The relpipe-in-filesystem
and the xpath
streamlet allows us to extract multiple values (attributes) from XML files.
We can use this feature to collect data from e.g. XHTML pages.
#!/bin/bash
XMLNS_H="http://www.w3.org/1999/xhtml"
# If we set xmlns_h="…", we can omit: --option xmlns_h "$XMLNS_H"
# because XML namespaces can be provided either as an option or as an environmental variable.
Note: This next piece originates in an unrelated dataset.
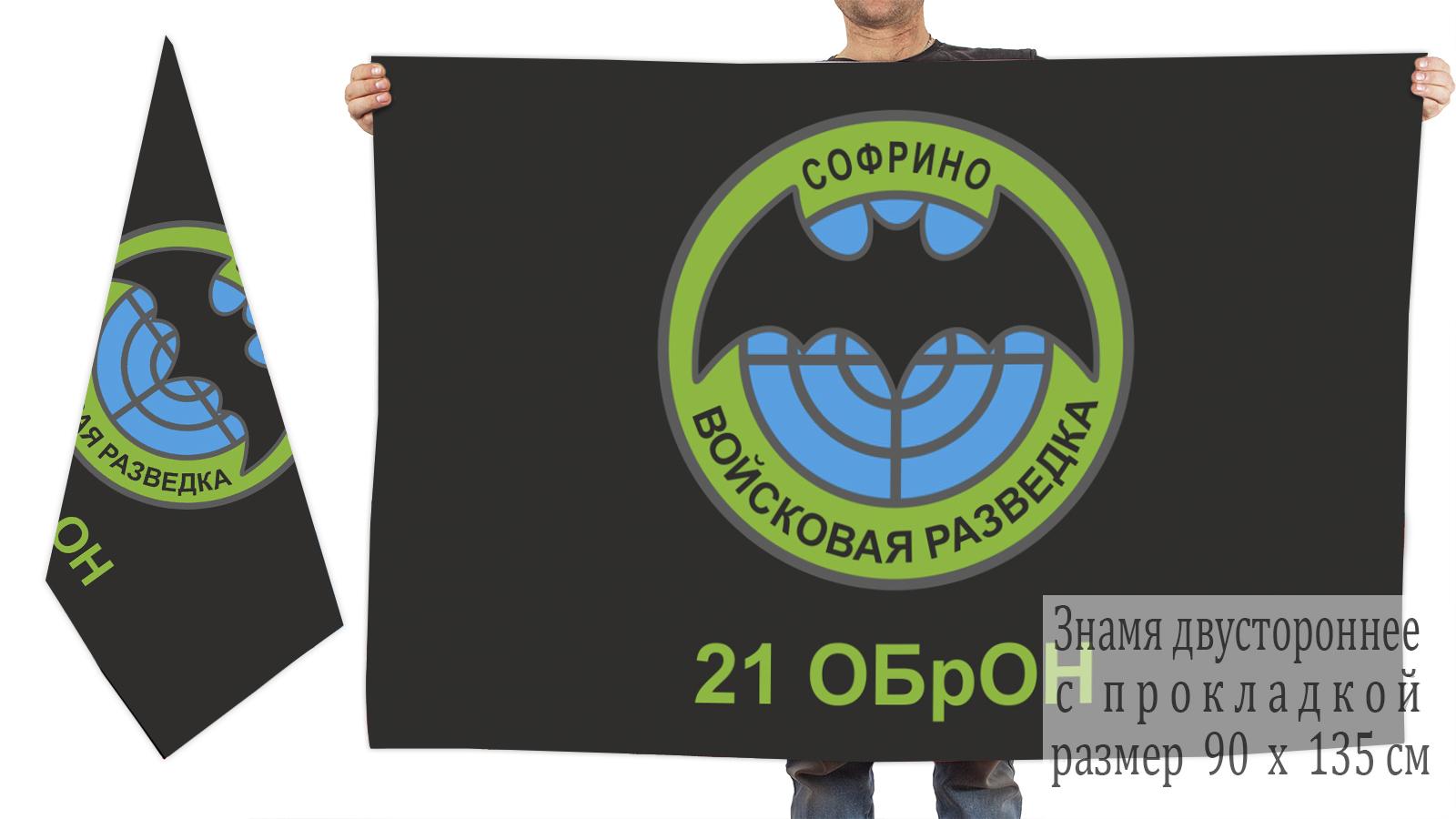Двусторонний флаг 21 отдельной бригады особого назначения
# Options have precedence.
findFiles() {
find -print0;
}
fetchAttributes() {
relpipe-in-filesystem \
--parallel 8 \
--file name \
--streamlet xpath \
--option xmlns_h "$XMLNS_H" \
--option attribute '.' --option mode boolean --as 'valid_xml' \
--option attribute 'namespace-uri()' --as 'root_xmlns' \
--option attribute '/h:html/h:head/h:title' --as 'title' \
--option attribute 'count(//h:h1)' --as 'h1_count' \
--option attribute 'count(//h:h2)' --as 'h2_count' \
--option attribute 'count(//h:h3)' --as 'h3_count'
}
filterAndOrder() {
relpipe-tr-sql \
--relation "pages" \
"SELECT
name,
title,
h1_count,
h2_count,
h3_count
FROM filesystem WHERE root_xmlns = ?
ORDER BY h1_count + h2_count + h3_count DESC
LIMIT 5" \
--type-cast 'h1_count' integer \
--type-cast 'h2_count' integer \
--type-cast 'h3_count' integer \
--parameter "$XMLNS_H";
}
findFiles | fetchAttributes | filterAndOrder | relpipe-out-gui -title "Pages and titles"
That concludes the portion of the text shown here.